## REQUIREMENTS
Continue the forum thread below about crossing standard and mini rex rabbits, starting right after its last post.

## GIVEN PASSAGE

No. The mix were in between standard and mini size when we sold them at 4 months


----------



## 21

Oh alright, i might try this or a plush lop not sure yet. Thank you!


----------



## PinkFox

i cant help but wonder WHY youd want to mix standard and mini?!  are you looking to create an intermediate?
my standards are all 9 1/2+ lbs with my biggest doe at 10 1/2lbs...
my minis are all under 4lbs...

plush lops i understand, i want to get into a mini rex x holland mix project myself...

but im not sure why youd want to make "middle sized" rex? 
generally id expect the mix to be 5-7lbs full grown

seems the mini rex is perfect "pet size" and the standard is a great size for meat/pelt and larger pet...
im just not sure where the market for a "somwhere in between rex" would be...
unless your having a hard time finding a certain type to compliment your current bun...

i have a beutiful 10 1/2lb opal doe and would love to get some opal babies out of her but cant find a standard rex opal buck...so im considering breeding her to my opal mini rex buck and keeping back the biggest buck from that litter to breed her back to to try and get back the full rex size...

## DATA ROWS
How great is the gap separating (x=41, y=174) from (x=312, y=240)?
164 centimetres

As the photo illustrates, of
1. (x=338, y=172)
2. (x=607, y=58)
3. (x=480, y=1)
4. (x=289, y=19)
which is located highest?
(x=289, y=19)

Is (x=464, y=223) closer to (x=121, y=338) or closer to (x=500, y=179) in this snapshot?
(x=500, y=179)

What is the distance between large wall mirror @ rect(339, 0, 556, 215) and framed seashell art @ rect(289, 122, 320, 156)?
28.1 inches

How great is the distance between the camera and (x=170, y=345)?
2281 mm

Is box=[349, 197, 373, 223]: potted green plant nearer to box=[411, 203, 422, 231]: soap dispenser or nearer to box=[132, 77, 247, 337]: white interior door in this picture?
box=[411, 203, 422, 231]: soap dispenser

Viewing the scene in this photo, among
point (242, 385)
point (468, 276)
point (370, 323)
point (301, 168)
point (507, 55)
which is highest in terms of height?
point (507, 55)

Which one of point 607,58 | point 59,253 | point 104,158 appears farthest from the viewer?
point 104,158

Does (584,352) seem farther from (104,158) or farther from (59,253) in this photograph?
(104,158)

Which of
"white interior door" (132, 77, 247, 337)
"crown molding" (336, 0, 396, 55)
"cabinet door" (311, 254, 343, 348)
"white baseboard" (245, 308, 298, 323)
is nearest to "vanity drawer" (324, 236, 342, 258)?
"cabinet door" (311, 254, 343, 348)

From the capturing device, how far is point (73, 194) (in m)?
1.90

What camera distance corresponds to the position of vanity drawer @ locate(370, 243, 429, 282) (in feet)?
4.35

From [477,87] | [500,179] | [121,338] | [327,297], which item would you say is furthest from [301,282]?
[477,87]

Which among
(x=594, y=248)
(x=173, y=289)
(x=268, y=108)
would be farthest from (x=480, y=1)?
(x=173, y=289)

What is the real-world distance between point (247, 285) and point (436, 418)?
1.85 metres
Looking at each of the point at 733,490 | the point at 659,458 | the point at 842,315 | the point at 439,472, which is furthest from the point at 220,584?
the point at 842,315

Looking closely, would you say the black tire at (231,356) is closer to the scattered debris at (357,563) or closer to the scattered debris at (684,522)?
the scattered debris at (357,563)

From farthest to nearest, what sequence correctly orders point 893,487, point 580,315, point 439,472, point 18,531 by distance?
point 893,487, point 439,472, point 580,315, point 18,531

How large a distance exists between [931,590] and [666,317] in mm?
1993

## RIGHT ANSWER
i guess when i see a "project" or a mix being done...i want to know why?! would you be breeding for somethign specific (trying to strenghten a none great coat, better ears, nicer body or head better health ect...) or just because "hey its what i have right now...

not trying to be rude...im not against mixing breeds to get YOUR perfect rabbit for whatever it is your going for...
im just curious as to why youd want a intermediate sized rex.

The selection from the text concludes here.